> Prompt 1: In the OPH_REDUCE reference, rewrite the passage between "It performs a" and "distribution of resources.", inclusive, with "datacube" changed to "hypercube" wherever it appears.
> Prompt 2: Translate this sentence from the OPH_REDUCE reference into Spanish: "It performs a reduction operation on a datacube with respect to implicit dimensions."

OPH_REDUCE

Description

Type

Data Process.

Behaviour

It performs a reduction operation on a datacube with respect to implicit dimensions.

Parameters

  • cube: name of the input datacube. The name must be in PID format.
  • schedule: scheduling algorithm. The only possible value is 0, for a static linear block distribution of resources.
  • group_size: size of the aggregation set. If set to “all”, the reduction will occur on all elements of each tuple.
  • operation: reduction operation. Possible values are:
    • “count”: to evaluate the actual values (not missing)
    • “max”: to evaluate the maximum value
    • “min”: to evaluate the minimum value
    • “avg”: to evaluate the mean value
    • “sum”: to evaluate the sum
    • “std”: to evaluate the standard deviation
    • “var”: to evaluate the variance
    • “cmoment”: to evaluate the central moment
    • “acmoment”: to evaluate the absolute central moment
    • “rmoment” to evaluate the raw moment
    • “armoment” to evaluate the absolute raw moment
    • “quantile”: to evaluate the quantile
    • “arg_max” to evaluate the index of the maximum value
    • “arg_min” to evaluate the index of the minimum value
  • order: order used in evaluation of the moments or value of the quantile in range [0, 1].

> Stored data:

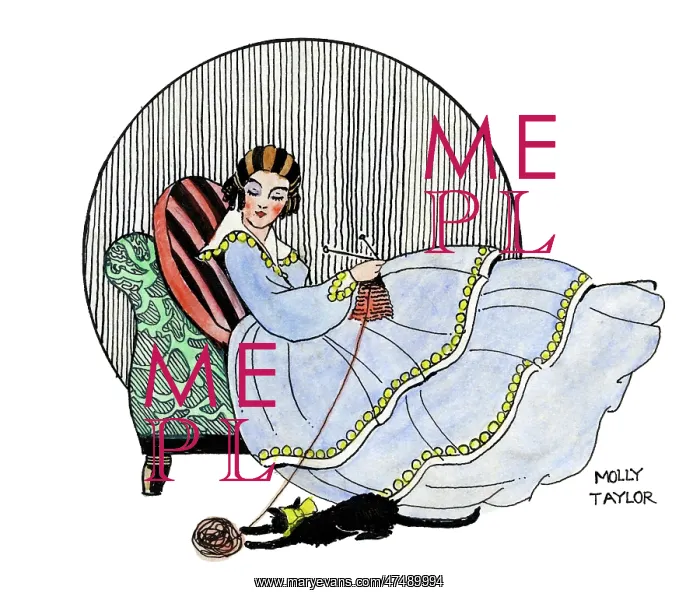: Young lady on a chaise longue knitting : Young lady on a chaise longue knitting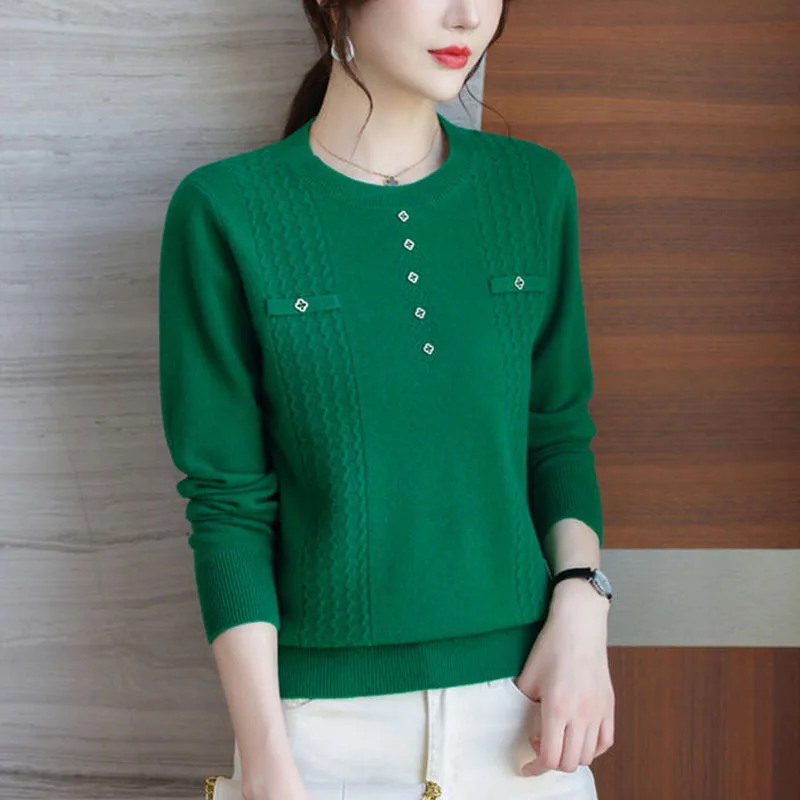 

New Autumn Fashion Trend Solid Color Loose and Versatile Slim Covering Round Neck Casual Style Middle Aged Mom's Knitted Sweater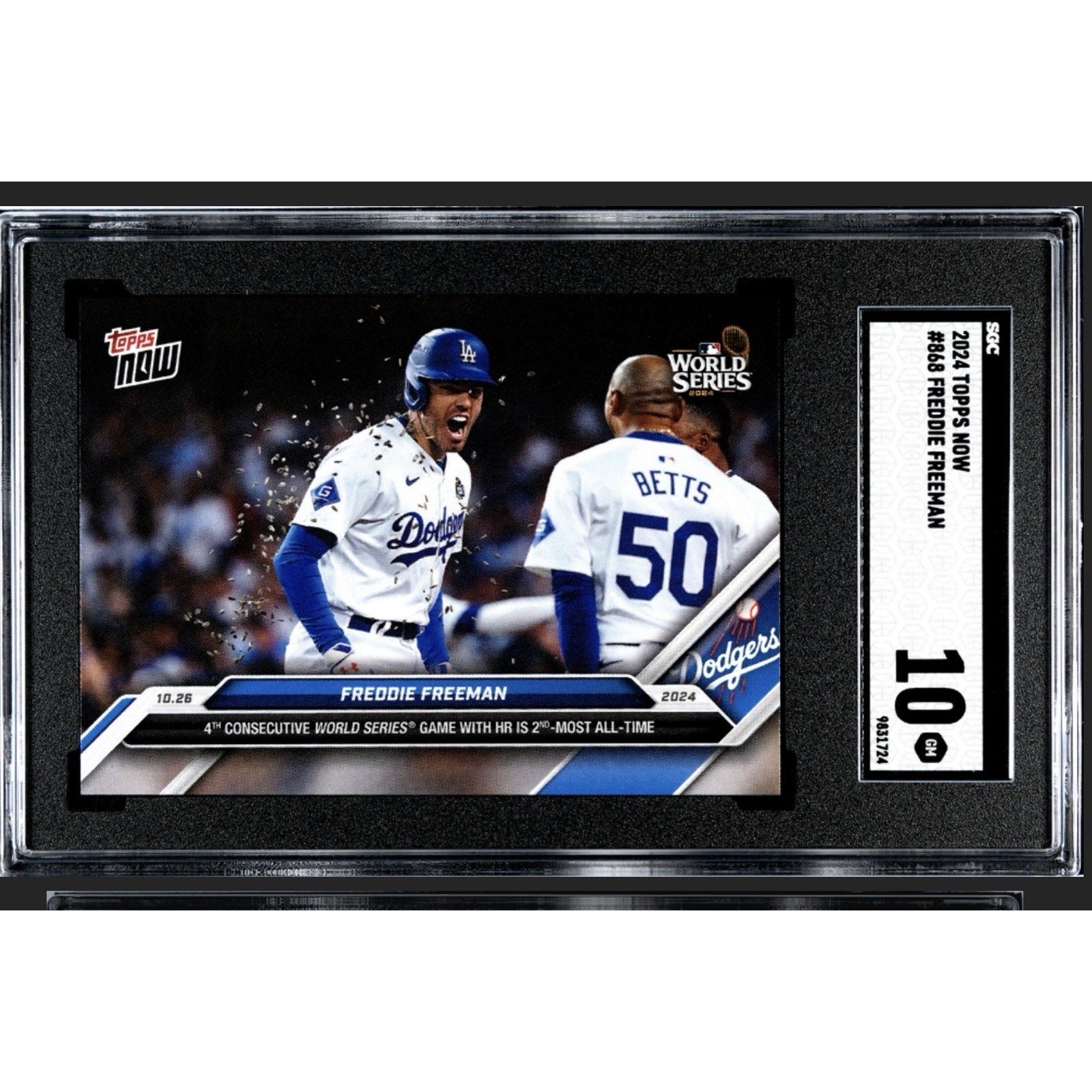 2 STARS! Freddie Freeman/Betts World Series HRs 2024 MLB Topps NOW #868 SGC 9.5*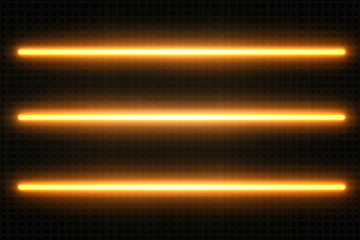 Aufkleber - Three bright yellow lines on a black background. The lines are very thin and are almost invisible. The image has a futuristic and abstract feel to it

> Written solution 1:
It performs a reduction operation on a hypercube with respect to implicit dimensions.

Parameters

  • cube: name of the input hypercube. The name must be in PID format.
  • schedule: scheduling algorithm. The only possible value is 0, for a static linear block distribution of resources.

> Written solution 2: Realiza una operación de reducción sobre un cubo de datos con respecto a las dimensiones implícitas.